PROBLEM REQUIREMENTS:
Starting at the line that contains "At what range from the camera" and ending with the last line of the entries, give each line as one string in a JSON list, leaving out blank lines.

PROVIDED ENTRIES:
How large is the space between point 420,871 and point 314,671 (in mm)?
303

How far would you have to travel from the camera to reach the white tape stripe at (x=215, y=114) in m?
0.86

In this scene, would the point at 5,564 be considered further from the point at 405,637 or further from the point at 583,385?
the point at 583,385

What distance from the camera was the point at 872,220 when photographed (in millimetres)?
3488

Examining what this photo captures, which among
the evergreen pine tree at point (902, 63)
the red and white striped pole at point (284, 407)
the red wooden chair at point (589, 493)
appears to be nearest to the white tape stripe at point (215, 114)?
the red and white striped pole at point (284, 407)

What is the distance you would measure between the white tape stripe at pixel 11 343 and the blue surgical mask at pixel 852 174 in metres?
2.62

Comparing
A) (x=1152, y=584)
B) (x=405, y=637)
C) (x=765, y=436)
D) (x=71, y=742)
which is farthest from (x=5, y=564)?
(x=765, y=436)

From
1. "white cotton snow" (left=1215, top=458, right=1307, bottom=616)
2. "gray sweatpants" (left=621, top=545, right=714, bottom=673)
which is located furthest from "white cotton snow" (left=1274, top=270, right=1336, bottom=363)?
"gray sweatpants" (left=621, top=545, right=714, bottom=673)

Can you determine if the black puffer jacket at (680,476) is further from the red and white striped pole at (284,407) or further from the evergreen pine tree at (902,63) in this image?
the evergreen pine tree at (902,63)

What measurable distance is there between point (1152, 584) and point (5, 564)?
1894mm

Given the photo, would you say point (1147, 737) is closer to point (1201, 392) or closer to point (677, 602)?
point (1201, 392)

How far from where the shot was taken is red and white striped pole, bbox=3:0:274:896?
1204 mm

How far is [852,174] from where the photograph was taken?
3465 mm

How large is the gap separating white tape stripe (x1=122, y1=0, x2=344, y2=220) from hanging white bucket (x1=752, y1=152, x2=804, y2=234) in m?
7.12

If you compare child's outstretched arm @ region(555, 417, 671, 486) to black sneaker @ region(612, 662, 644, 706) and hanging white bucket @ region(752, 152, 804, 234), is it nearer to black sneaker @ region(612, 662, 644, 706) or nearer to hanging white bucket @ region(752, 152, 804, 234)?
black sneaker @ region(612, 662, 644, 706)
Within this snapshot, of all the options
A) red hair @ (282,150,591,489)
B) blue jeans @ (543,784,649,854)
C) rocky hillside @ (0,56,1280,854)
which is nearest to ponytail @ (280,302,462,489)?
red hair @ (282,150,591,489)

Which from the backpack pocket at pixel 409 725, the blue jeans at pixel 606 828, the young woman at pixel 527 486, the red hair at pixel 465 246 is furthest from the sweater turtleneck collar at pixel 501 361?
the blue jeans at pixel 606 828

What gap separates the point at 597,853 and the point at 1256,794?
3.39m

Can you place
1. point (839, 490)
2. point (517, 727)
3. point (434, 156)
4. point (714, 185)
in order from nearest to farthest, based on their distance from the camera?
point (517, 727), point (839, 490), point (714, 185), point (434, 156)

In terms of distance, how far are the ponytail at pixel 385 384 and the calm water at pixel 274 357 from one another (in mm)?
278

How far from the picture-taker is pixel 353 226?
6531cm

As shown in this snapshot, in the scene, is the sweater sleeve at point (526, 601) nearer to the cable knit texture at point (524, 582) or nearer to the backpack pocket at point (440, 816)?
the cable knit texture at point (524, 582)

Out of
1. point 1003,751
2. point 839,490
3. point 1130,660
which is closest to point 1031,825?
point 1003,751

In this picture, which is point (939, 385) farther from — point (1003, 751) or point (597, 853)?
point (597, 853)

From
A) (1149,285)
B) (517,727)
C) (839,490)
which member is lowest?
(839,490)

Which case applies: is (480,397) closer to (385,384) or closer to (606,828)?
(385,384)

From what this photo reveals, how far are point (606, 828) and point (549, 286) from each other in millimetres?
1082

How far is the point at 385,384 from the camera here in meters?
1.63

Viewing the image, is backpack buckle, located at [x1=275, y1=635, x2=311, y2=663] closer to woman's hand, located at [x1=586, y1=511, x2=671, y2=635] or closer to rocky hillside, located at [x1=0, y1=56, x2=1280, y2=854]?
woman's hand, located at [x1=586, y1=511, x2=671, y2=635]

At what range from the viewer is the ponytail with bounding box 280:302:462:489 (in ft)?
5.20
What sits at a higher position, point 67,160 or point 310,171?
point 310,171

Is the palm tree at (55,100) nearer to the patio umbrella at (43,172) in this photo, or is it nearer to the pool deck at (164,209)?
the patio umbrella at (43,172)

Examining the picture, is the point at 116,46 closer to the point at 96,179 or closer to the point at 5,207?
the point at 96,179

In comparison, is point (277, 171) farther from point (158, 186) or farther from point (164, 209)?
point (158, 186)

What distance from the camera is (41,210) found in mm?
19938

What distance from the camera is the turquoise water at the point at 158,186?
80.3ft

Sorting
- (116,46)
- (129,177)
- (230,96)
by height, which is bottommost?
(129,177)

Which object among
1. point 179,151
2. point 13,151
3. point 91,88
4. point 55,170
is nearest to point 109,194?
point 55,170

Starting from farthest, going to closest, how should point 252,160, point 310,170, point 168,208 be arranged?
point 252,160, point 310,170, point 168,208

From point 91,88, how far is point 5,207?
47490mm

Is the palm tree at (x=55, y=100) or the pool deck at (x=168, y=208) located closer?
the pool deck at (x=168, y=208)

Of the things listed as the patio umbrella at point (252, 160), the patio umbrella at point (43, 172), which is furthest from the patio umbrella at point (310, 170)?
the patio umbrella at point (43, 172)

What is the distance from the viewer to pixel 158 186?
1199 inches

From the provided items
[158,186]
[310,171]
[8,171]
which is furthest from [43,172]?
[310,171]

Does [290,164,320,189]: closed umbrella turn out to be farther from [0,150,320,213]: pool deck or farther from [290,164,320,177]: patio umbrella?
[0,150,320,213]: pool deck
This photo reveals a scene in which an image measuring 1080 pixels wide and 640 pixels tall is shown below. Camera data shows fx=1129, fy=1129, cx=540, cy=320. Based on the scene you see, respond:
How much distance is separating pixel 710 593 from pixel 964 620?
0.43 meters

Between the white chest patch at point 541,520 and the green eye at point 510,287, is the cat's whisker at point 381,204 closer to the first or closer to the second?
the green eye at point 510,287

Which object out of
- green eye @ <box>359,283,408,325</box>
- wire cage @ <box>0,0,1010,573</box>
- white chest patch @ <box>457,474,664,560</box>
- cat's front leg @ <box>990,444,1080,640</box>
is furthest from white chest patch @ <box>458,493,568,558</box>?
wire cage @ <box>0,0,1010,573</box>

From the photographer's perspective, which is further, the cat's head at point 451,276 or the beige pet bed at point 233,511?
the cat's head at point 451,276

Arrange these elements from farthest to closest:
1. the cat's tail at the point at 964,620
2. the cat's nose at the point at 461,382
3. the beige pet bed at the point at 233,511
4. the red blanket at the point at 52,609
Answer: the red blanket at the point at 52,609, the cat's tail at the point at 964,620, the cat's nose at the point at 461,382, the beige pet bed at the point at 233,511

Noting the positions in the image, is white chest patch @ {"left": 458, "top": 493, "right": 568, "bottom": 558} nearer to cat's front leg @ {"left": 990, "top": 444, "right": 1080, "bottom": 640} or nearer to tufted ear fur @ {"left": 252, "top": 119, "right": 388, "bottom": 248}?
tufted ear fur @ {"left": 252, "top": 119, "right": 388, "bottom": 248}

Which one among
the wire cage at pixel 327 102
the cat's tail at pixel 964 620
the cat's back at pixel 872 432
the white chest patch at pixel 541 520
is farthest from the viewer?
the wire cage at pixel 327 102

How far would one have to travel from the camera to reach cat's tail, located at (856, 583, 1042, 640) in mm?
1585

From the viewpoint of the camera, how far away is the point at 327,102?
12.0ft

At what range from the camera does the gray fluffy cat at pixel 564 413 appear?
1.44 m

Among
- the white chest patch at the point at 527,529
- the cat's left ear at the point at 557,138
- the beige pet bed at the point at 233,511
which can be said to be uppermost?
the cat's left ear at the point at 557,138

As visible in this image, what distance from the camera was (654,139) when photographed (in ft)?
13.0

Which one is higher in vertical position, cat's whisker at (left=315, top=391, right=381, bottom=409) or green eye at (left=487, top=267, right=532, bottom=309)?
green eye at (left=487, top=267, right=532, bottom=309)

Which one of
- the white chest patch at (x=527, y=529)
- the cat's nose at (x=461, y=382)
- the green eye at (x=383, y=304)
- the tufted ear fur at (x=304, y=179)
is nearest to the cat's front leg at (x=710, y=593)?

OUTPUT OF THE TASK:
[
  "At what range from the camera does the gray fluffy cat at pixel 564 413 appear?",
  "1.44 m",
  "Among",
  "- the white chest patch at the point at 527,529",
  "- the cat's left ear at the point at 557,138",
  "- the beige pet bed at the point at 233,511",
  "which can be said to be uppermost?",
  "the cat's left ear at the point at 557,138",
  "As visible in this image, what distance from the camera was (654,139) when photographed (in ft)?",
  "13.0",
  "Which one is higher in vertical position, cat's whisker at (left=315, top=391, right=381, bottom=409) or green eye at (left=487, top=267, right=532, bottom=309)?",
  "green eye at (left=487, top=267, right=532, bottom=309)",
  "Which one of",
  "- the white chest patch at (x=527, y=529)",
  "- the cat's nose at (x=461, y=382)",
  "- the green eye at (x=383, y=304)",
  "- the tufted ear fur at (x=304, y=179)",
  "is nearest to the cat's front leg at (x=710, y=593)?"
]